(The following article is a chapter from the book Final Warning: A History of the New World Order by David Allen Rivera)

In 1826, Captain William Morgan, a journalist and stonemason from Batavia, New York, who was a high degree mason in a local Masonic lodge, wrote an expose' of the Masonic Order in a book called Illustrations of Masonry, which revealed many of their secrets concerning the first three degrees. Shortly afterward, he was arrested and charged with stealing and indebtedness, and put in jail. The Illuminati tried him in absentia, convicted him of treason, and ordered five men, led by Richard Howard, an English Illuminist, to execute him. When he was released from jail, he was warned about the plot, and he attempted to flee to Canada. Howard caught him at the border, and took him to Fort Niagara, where he was held for a couple of days. The Freemasons that accompanied Howard, carried him off in a boat, and drowned him in the Niagara River.

This event was verified by the sworn statement of Avery Allen (said to be on file at the New York City Archives), who heard Howard give a report of the incident at a meeting of the Knights Templar at St. John's Hall in New York City. One of the three men who carried out the assassination, confessed on his deathbed in 1848.

Masonic leaders refused to cooperate with the lengthy investigation, which didn't get anywhere, since many of the police officers were Masons. The general consensus was that Morgan drowned himself in Lake Ontario. However, the press, religious leaders, temperance and anti-slavery groups, united to condemn the apparent murder. The murder caused over half of the Masons in the northeastern United States to break off their alignment with the Illuminati. The incident led to the creation of the country's first third party movement, the Anti-Masonic Party (1826-33) in New York. They wanted to stop the aristocratic conspiracy, and prevent all members of Masonic organizations from public service. Anti-Masonic candidates were elected to the New York Assembly in 1827.

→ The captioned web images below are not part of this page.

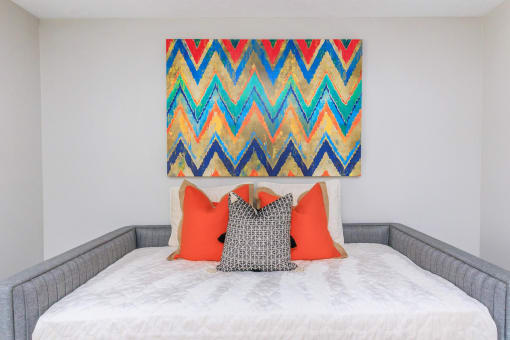 a bedroom with a bed and a painting on the wall at The Dylan, Tennessee, 37129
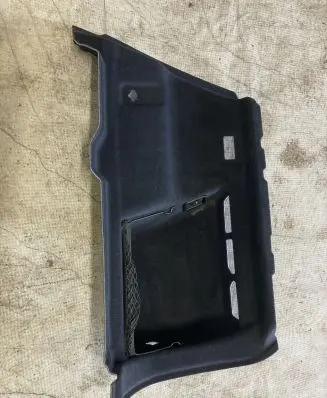 Trunk/boot lower side trim panel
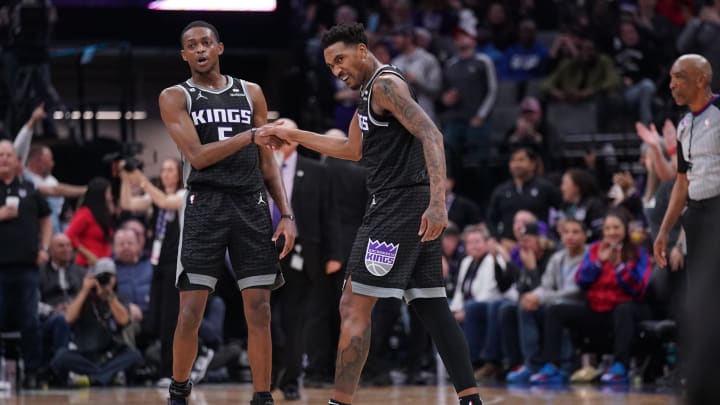 Jan 23, 2023; Sacramento, California, USA; Sacramento Kings guard Malik Monk (0) is congratulated by guard De'Aaron Fox (5) after dunking the ball against the Memphis Grizzlies in the fourth quarter at the Golden 1 Center. Mandatory Credit: Cary Edmondson-USA TODAY Sports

A State Convention in Massachusetts in 1828 saw the establishment of a committee "to inquire how far Freemasonry and French Illuminism are connected." The Committee reported at a meeting at Faneuil Hall in Boston (December 30, 31, and January 1, 1829), and passed the following resolution: "Resolved, on the report of the Committee appointed to inquire how far Freemasonry and French Illuminism are connected, that there is evidence of an intimate connection between the high orders of Masonry and French Illuminism."

A National Convention was held in 1830 in Philadelphia, and another in Baltimore in 1831, where they nominated William Wirt, former U.S. Attorney General (under Monroe and John Quincy Adams, 1817-1829), as a Presidential candidate. They were represented by 116 Anti-Masonic delegates from 13 states. The movement caught on mainly in New England and the Mid-Atlantic states. Even though they won quite a few Congressional seats in 1832, Wirt only carried the State of Vermont, while Andrew Jackson, a Mason, won big.

The Party was phased out in 1836, because the anti-slavery movement began to overshadow their activities. They merged with the Whig Party (1834-60) in 1838. The Whig Party later assimilated themselves into the Democratic Party, the Liberty Party (1840-48), the Free Soil Party (1848-54), and the Republican Party.

Fifty years after Morgan's disappearance, Thurlow Weed (1797-1882), owner of the Rochester Telegraph, and Editor of the influential Albany Evening Journal (from 1830-1863), who helped found the Anti-Masonic Party, published information about Morgan's death. His grave was discovered in 1881 at Pembroke, in Batavia County, in New York. In the grave was a piece of paper that had the name John Brown written on it. Brown was said to be one of the people involved in the killing. A statue was erected in memory of Morgan in Batavia in 1882.